Draft guidance on suspected neurological conditions, currently out for consultation, is designed to ‘help non-specialist healthcare professionals to identify people who should be offered referral for specialist investigation’, NICE said.
Neurological conditions, including MS, epilepsy, migraine, Parkinson’s and dementia, account for about one in 10 GP consultations, totalling over 34m per year.
Nearly a third of patients with a neurological condition had to see their primary care physician ‘five or more times’ before being referred to a specialist, NICE said.
These referral issues ‘stem from a lack of support and knowledge’ in primary care, it warned, which has ‘led to delays’ in referral for people with treatable or potentially serious neurological conditions and unnecessary referral for others.

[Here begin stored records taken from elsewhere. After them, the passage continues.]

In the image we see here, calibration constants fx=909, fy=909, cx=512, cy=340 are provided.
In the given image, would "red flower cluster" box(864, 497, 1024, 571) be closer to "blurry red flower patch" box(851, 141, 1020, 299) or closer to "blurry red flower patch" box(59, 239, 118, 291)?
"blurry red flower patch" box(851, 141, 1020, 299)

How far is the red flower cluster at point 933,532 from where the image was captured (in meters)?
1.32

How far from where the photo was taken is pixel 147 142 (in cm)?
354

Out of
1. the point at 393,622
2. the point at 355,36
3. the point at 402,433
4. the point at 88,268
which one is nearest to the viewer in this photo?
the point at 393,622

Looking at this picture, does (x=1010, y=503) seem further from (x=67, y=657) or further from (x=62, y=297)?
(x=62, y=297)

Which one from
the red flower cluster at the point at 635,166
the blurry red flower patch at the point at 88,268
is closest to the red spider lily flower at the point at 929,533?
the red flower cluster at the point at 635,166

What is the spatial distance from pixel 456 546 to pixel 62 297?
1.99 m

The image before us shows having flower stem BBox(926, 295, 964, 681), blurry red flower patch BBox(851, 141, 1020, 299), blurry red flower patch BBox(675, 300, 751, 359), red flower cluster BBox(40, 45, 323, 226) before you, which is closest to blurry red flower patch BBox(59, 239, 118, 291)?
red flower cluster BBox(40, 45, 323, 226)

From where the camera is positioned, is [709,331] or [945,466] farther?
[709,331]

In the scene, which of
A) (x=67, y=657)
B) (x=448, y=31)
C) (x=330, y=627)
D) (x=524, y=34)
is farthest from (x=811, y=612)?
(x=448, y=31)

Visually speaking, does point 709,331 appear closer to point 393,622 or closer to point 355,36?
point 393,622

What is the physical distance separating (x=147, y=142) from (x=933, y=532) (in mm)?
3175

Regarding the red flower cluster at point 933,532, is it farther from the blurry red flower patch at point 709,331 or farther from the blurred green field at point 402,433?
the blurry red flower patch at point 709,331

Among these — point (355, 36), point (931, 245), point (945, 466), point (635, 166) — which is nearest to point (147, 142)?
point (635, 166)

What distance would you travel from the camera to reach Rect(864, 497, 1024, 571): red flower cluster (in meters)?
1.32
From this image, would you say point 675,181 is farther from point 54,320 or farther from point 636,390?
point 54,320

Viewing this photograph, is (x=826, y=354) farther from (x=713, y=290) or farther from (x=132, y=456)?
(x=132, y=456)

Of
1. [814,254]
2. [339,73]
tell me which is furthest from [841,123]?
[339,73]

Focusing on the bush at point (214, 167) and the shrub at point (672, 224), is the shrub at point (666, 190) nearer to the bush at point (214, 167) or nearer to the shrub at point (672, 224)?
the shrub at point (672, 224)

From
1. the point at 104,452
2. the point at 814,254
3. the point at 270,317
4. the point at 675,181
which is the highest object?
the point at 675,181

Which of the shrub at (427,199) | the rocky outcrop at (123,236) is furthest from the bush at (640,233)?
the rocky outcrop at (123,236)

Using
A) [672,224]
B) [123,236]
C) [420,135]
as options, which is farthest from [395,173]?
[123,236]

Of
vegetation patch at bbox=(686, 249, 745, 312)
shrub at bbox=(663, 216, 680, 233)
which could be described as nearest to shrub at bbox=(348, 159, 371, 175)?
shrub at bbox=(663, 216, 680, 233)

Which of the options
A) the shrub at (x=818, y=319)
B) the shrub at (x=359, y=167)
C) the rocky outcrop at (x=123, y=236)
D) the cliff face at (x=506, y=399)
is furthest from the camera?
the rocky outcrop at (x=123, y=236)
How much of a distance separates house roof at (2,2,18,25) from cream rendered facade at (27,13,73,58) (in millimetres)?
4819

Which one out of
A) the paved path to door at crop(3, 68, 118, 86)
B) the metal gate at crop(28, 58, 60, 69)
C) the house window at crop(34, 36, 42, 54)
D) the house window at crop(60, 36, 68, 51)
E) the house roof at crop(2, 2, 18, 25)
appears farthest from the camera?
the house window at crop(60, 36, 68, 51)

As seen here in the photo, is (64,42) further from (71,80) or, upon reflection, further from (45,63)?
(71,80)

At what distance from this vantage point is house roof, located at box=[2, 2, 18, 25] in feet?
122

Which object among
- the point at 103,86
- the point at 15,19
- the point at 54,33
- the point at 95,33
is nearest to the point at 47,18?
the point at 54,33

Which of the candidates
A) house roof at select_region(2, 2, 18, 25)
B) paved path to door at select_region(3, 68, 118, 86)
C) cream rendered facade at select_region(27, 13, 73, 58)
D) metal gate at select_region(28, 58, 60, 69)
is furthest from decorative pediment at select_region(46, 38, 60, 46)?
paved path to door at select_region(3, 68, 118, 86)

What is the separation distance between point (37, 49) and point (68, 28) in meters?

But it added it was ‘impractical for a generalist to keep abreast of the range of neurological treatments available and sometimes to appreciate the significance of neurological symptoms’.
The guideline contains recommendations for 14 symptoms in adults that could indicate neurological problems, alongside 15 recommendations for children under 16.
Among the proposals, it advises GPs to refer urgently adults with new-onset blackouts, facial pain with persistent numbness, sudden speech problems and rapidly progressive unsteady gait.
A consultation on the guideline will run until 19 September, with the final guideline to be published next year in January.
The guidance says: ‘Neurological symptoms in primary care may be difficult to interpret, which can make diagnosing neurological conditions difficult and the decision about whether to refer for a specialist opinion or for investigation challenging.
‘Interpretation of the examination of the nervous system to determine the significance of physical signs and distinguish functional from organic symptoms sometimes requires a high level of skill, and referral for a neurology assessment may be appropriate to undertake this.
‘People with suspected neurological conditions often need referral to a specialist to be diagnosed and treated. However, some referrals are unnecessary as the neurological condition can be managed adequately in primary care.’